The elusive blue rose’s trail appeared to go cold with the 2009 exhibition of Suntory’s cultivar. One of the two Etsy sellers had apparent reviews for blue rose seeds dating back to 2017. But in October 2018 (again, well after the photographs used in the listings first appeared and also after the reviews were published), the American Chemical Society reported:
Blue roses could be coming soon to a garden near you
For centuries, gardeners have attempted to breed blue roses with no success. But now, thanks to modern biotechnology, the elusive blue rose may finally be attainable. Researchers have found a way to express pigment-producing enzymes from bacteria in the petals of a white rose, tinting the flowers blue. They report their results in ACS Synthetic Biology.
[…]
For this purpose [attaining a blue rose], the researchers chose two bacterial enzymes that together can convert L-glutamine, a common constituent of rose petals, into the blue pigment indigoidine. The team engineered a strain of Agrobacterium tumefaciens that contains the two pigment-producing genes, which originate from a different species of bacteria. A. tumefaciens is often used in plant biotechnology because the bacteria readily inserts foreign DNA into plant genomes. When the researchers injected the engineered bacteria into a white rose petal, the bacteria transferred the pigment-producing genes to the rose genome, and a blue color spread from the injection site. Although the color is short-lived and spotty, the team states that the rose produced in this study is the world’s first engineered blue rose. They say that the next step is to engineer roses that produce the two enzymes themselves, without the need for injections.

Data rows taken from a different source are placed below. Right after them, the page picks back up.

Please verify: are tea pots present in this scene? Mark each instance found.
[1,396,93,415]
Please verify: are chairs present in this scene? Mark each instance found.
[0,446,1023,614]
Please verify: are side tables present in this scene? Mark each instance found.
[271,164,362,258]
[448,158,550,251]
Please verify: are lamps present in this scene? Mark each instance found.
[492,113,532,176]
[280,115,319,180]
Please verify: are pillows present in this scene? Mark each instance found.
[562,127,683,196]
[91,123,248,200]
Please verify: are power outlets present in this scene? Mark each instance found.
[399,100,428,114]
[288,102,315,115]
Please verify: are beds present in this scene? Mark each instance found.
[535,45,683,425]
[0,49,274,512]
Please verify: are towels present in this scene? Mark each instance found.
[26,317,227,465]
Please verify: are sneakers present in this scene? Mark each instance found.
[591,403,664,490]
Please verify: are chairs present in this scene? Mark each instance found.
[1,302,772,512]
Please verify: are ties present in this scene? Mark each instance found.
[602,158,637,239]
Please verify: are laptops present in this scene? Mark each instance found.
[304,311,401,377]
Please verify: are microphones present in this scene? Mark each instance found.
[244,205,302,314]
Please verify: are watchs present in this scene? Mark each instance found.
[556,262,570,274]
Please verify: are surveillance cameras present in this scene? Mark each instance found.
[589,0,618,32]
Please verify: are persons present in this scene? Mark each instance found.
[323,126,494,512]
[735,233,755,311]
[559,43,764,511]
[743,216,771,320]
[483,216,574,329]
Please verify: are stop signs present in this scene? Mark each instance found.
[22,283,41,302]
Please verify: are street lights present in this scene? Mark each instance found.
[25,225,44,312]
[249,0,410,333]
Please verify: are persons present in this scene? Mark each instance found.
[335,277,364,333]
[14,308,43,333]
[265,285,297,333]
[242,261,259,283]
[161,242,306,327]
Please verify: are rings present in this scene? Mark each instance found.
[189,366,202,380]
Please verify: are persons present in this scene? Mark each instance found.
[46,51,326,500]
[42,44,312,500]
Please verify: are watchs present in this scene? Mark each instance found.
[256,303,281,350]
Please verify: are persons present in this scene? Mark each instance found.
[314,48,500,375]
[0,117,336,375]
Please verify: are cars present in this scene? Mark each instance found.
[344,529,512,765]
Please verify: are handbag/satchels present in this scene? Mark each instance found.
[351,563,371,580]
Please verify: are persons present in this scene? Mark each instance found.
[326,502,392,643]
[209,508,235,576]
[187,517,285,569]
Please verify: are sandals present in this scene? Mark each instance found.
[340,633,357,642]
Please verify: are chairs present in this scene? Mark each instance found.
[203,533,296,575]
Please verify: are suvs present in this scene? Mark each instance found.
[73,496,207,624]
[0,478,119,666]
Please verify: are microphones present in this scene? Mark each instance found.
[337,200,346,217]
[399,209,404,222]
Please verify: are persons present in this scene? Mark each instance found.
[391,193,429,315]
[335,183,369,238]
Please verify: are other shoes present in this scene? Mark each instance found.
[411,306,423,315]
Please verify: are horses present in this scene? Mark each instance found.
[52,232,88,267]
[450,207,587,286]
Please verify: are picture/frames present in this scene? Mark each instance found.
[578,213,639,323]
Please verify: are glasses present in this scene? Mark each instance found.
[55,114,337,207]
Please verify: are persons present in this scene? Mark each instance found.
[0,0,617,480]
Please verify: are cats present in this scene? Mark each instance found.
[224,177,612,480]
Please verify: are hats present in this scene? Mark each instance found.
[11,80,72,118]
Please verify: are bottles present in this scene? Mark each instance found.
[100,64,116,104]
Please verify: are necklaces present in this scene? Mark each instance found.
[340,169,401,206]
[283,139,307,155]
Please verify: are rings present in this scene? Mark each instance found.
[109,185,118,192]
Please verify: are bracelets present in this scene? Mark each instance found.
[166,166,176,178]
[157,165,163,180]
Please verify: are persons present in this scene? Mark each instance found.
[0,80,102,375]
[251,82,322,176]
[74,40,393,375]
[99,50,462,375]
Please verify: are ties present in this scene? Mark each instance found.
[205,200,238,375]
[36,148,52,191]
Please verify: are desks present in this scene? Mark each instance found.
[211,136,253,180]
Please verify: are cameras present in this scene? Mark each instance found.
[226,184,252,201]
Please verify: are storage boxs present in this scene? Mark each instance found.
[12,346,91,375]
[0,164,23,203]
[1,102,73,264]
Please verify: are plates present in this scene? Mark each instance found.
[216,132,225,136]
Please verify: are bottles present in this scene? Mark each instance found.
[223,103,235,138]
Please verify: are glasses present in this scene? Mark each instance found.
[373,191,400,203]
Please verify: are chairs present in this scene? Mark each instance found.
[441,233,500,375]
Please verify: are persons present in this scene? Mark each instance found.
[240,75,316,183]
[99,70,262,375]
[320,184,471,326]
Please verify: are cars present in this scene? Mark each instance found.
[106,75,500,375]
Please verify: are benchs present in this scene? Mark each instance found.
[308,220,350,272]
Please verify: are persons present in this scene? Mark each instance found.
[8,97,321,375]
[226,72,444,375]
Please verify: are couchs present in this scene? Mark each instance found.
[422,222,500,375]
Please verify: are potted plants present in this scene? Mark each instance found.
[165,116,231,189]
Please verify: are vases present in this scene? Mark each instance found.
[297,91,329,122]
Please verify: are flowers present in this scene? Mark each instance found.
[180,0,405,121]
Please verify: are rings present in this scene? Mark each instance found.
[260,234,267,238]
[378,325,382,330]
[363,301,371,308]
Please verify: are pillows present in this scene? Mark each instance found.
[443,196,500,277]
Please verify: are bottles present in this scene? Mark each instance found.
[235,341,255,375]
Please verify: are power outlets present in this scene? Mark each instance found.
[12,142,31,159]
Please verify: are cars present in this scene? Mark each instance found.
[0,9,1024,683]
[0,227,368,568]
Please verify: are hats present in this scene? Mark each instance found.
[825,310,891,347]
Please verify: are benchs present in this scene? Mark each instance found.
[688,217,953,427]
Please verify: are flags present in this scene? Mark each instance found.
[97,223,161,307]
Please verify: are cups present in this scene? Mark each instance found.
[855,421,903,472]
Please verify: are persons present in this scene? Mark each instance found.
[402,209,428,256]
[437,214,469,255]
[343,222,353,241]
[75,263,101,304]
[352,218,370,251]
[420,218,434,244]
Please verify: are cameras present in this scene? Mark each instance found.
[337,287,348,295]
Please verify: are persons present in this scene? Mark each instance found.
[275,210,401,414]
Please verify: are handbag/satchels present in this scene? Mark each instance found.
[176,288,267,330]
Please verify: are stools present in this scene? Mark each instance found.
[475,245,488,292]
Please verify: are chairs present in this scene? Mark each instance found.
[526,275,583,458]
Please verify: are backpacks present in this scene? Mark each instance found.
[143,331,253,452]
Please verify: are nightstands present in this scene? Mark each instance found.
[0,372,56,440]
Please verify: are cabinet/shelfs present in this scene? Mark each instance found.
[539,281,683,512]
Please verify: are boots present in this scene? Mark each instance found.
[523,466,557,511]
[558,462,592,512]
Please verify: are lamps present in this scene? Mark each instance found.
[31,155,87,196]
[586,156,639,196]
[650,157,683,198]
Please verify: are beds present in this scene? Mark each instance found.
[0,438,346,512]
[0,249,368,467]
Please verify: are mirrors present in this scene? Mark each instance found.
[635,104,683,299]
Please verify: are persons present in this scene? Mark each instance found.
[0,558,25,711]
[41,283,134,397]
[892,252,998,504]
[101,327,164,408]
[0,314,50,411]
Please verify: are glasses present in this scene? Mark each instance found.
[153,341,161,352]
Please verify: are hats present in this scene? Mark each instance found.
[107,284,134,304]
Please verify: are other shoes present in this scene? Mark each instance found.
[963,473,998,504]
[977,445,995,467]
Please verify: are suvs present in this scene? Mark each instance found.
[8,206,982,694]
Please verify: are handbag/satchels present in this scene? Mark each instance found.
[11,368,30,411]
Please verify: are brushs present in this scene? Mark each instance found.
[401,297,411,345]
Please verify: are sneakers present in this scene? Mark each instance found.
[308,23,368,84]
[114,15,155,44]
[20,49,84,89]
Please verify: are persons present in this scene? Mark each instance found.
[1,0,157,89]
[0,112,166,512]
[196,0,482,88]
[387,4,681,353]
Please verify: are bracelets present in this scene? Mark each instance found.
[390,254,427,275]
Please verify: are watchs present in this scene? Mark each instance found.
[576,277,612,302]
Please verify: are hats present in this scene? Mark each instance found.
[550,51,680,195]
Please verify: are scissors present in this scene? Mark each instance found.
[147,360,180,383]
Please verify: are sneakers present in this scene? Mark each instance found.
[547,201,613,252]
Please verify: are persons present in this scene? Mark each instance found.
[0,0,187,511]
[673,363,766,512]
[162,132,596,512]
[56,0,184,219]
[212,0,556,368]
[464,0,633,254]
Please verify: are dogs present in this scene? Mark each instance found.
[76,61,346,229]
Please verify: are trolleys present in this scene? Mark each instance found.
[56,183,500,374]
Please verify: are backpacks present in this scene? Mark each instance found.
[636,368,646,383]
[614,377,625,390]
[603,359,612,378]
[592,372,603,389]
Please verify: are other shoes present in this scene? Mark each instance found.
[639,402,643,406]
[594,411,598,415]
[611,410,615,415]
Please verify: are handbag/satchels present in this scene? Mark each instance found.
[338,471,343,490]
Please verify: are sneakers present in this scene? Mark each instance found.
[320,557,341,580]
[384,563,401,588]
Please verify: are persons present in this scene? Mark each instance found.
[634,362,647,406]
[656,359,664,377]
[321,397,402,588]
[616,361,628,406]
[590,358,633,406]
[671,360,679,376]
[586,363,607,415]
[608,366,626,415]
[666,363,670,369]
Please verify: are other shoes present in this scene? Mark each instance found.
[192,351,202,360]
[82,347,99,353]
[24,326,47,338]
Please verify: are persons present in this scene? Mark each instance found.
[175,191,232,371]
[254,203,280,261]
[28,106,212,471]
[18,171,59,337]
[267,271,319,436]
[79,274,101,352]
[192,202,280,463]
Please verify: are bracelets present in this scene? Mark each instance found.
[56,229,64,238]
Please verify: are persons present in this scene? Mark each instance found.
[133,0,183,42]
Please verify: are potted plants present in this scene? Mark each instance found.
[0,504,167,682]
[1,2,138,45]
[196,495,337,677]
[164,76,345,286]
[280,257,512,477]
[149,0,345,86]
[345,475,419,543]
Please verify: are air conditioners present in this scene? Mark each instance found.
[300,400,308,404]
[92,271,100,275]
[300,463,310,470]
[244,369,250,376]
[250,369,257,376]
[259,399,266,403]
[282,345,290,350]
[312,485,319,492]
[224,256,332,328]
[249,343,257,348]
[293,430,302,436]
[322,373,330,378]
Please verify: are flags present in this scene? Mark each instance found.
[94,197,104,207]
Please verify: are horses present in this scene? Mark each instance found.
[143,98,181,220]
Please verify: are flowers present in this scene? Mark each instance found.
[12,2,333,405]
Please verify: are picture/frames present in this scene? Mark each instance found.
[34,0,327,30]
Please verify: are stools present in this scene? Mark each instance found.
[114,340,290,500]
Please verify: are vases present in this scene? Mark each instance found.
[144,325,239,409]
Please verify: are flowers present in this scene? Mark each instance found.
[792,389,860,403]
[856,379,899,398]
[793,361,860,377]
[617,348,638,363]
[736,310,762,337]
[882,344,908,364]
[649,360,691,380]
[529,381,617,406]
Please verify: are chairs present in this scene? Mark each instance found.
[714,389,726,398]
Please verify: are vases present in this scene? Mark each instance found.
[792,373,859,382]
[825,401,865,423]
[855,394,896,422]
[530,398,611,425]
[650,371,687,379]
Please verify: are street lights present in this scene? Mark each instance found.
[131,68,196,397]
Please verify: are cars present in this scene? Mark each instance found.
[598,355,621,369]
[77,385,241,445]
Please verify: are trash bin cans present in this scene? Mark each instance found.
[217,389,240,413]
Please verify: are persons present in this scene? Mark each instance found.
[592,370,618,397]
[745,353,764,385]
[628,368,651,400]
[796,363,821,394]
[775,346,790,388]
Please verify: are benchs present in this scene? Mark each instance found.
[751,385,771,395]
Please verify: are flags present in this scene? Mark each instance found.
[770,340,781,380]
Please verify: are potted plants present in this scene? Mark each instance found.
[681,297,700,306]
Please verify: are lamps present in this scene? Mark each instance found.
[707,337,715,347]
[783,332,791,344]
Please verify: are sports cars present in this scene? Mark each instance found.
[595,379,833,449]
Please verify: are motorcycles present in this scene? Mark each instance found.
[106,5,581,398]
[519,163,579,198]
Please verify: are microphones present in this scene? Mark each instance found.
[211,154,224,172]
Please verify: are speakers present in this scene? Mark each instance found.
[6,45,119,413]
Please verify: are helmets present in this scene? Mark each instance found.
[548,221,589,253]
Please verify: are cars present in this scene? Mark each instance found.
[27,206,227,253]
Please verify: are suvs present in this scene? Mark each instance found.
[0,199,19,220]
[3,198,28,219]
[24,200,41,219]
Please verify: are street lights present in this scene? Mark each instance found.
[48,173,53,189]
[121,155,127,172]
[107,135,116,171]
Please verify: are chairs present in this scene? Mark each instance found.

As of late 2018 (after the images and reviews first appeared), scientists were only marginally closer to creating a non-dyed blue rose. The color attained in research published at the tail end of that year had produced a blue rose with a color that was “short-lived and spotty,” and the image of a blue rose seen in the Facebook post was first shared to the internet in 2017. Although that image appeared to show home-grown blue roses, that feat had not been achieved as of a year after the photograph appeared. No other possibility but editing remained for the image, and the chances that the seeds sold on Etsy would produce roses anything like those seen in the “Tiffany blue” picture are slim to nonexistent.